I'm considering adding a juice groove to a new end grain cutting board and would appreciate comments on the following:

1) The board is a checkerboard design with maple, cherry, walnut and oak pieces each with a surface area of about 1" x 2". Should I be concerned about blow out as the bit passes across these pieces?

2) Is there a recommended bit and depth?

3) The overall dimensions are 14 x16". On that basis how far in from the edges would you place the groove? 

Thanks in advance.


----------



## Stick486 (Jan 4, 2013)

JFPNCM said:


> I'm considering adding a juice groove to a new end grain cutting board and would appreciate comments on the following:
> 
> 1) The board is a checkerboard design with maple, cherry, walnut and oak pieces each with a surface area of about 1" x 2". Should I be concerned about blow out as the bit passes across these pieces?
> 
> ...


1... no...
2... ½~¾''...
3.. bowl or ball bit..


----------



## JFPNCM (Dec 13, 2009)

@Stick486

Thanks Stick. Very helpful as always. 

Hope the snows come o you soon. 2' on Mt hood and it looks GREAT.


----------



## Stick486 (Jan 4, 2013)

JFPNCM said:


> @Stick486
> 
> Thanks Stick. Very helpful as always.
> 
> Hope the snows come o you soon. 2' on Mt hood and it looks GREAT.


yur welcome..
snows showed up at the end of July...


----------



## rrrun (Jun 17, 2014)

Stick486 said:


> 1... no...
> 2... ½~¾''...
> 3.. bowl or ball bit..


What he said. 

I would do a 1/2" ball nose, 3/4" from the edge. Note you're losing 2-1/2" of work space in each direction with this process.

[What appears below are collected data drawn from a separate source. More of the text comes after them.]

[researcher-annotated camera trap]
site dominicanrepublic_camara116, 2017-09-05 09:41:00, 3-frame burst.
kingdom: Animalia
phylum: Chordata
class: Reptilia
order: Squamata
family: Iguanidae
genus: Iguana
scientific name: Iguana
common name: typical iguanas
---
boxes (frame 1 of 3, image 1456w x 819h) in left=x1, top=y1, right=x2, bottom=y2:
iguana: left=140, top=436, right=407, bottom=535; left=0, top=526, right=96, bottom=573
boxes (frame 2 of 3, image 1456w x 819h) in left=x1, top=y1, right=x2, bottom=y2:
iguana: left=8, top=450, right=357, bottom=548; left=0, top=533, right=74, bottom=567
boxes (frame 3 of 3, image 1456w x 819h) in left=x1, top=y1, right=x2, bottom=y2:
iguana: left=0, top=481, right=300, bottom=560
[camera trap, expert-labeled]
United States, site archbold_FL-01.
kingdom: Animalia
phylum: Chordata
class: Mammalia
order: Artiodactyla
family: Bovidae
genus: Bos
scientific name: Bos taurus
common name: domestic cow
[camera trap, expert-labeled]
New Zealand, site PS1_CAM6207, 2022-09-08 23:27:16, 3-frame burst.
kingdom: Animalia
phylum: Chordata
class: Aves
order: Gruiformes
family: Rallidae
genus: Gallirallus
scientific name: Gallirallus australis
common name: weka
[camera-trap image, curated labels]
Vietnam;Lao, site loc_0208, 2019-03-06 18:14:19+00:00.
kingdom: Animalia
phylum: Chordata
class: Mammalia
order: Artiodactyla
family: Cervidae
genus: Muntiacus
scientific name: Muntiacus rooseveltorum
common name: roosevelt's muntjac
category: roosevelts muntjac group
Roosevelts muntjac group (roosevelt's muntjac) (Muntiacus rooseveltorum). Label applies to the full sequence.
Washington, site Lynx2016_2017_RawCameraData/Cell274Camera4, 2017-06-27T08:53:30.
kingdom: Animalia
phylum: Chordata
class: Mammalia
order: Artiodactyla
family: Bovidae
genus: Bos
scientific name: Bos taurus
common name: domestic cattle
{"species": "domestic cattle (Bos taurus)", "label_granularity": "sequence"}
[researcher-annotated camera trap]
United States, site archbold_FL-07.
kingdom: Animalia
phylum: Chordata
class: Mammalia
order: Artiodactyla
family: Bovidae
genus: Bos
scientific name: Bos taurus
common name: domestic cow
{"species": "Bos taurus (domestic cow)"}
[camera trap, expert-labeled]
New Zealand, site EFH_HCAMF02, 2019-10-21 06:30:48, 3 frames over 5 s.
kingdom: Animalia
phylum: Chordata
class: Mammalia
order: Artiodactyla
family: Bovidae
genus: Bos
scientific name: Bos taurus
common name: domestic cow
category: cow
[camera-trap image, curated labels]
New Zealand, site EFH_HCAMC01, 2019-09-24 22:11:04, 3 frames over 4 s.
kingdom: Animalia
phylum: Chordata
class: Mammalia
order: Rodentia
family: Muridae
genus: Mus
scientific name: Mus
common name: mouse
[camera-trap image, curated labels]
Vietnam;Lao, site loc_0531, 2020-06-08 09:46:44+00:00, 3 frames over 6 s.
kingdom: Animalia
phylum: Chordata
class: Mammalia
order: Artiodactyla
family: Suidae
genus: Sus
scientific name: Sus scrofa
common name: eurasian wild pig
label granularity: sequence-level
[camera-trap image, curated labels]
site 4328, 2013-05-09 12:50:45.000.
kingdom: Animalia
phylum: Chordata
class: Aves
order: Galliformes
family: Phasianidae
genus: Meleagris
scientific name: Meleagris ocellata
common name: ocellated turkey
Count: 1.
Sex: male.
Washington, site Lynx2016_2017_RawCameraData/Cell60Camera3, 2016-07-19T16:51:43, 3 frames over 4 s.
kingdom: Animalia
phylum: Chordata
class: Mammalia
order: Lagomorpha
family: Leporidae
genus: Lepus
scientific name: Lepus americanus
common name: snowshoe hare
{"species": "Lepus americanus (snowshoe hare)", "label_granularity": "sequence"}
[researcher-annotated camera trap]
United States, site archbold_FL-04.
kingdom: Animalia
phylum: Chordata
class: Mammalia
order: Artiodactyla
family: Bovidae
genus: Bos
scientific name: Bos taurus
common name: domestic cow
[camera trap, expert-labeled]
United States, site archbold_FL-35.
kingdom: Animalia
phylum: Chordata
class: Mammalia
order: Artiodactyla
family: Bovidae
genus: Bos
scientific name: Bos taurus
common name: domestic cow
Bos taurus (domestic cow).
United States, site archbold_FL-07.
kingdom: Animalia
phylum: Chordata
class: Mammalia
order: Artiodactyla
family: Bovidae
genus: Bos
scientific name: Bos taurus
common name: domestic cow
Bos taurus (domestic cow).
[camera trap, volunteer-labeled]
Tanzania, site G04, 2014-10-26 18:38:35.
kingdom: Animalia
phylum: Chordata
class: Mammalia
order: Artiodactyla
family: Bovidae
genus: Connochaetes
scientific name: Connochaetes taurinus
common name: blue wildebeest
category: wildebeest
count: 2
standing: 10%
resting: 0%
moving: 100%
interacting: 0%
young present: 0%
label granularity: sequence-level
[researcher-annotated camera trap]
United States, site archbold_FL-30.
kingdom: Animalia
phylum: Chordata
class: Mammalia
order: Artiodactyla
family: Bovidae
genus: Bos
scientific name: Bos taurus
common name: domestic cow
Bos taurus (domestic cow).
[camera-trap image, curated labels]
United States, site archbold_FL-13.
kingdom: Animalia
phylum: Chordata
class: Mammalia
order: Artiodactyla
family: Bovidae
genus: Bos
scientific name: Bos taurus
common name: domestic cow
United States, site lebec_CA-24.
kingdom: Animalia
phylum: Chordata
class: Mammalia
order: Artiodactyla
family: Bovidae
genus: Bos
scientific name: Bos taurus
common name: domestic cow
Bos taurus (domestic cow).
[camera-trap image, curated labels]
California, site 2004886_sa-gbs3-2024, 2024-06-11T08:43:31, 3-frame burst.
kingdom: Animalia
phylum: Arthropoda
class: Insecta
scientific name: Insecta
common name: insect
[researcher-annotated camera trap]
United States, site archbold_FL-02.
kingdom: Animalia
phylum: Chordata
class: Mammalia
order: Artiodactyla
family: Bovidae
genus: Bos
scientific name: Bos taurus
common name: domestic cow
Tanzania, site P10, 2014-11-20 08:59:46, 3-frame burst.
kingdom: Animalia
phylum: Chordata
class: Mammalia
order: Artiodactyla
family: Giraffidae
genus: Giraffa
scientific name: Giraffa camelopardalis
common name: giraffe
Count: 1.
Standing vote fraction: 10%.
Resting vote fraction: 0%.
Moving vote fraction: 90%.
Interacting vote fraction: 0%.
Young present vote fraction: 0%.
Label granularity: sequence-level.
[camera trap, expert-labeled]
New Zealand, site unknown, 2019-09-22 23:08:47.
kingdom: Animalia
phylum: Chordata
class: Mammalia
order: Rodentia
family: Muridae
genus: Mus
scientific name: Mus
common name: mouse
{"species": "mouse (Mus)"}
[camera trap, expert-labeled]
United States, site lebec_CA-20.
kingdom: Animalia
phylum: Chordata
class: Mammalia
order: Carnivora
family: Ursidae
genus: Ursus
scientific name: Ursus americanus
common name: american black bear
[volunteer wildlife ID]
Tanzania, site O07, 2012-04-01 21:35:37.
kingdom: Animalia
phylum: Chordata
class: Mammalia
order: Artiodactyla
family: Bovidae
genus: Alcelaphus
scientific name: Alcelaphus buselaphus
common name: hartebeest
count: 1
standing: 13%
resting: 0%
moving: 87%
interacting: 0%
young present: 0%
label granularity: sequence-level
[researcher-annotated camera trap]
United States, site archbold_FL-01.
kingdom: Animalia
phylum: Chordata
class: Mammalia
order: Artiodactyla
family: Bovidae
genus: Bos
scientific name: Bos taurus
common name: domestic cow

Relieve the edges of the groove with your sander, and you're done!


----------



## JFPNCM (Dec 13, 2009)

@rrrun

Appreciate the added suggestion. 

Based on the layout of the board and approx. 1' x 2" dimension of each piece that grove should work very well. I'll post the finished photos later.


----------



## subtleaccents (Nov 5, 2011)

This HDPE cutting board is 12" x 16" and I used a 3/4" ball nose bit cutting at 1/4" depth.


----------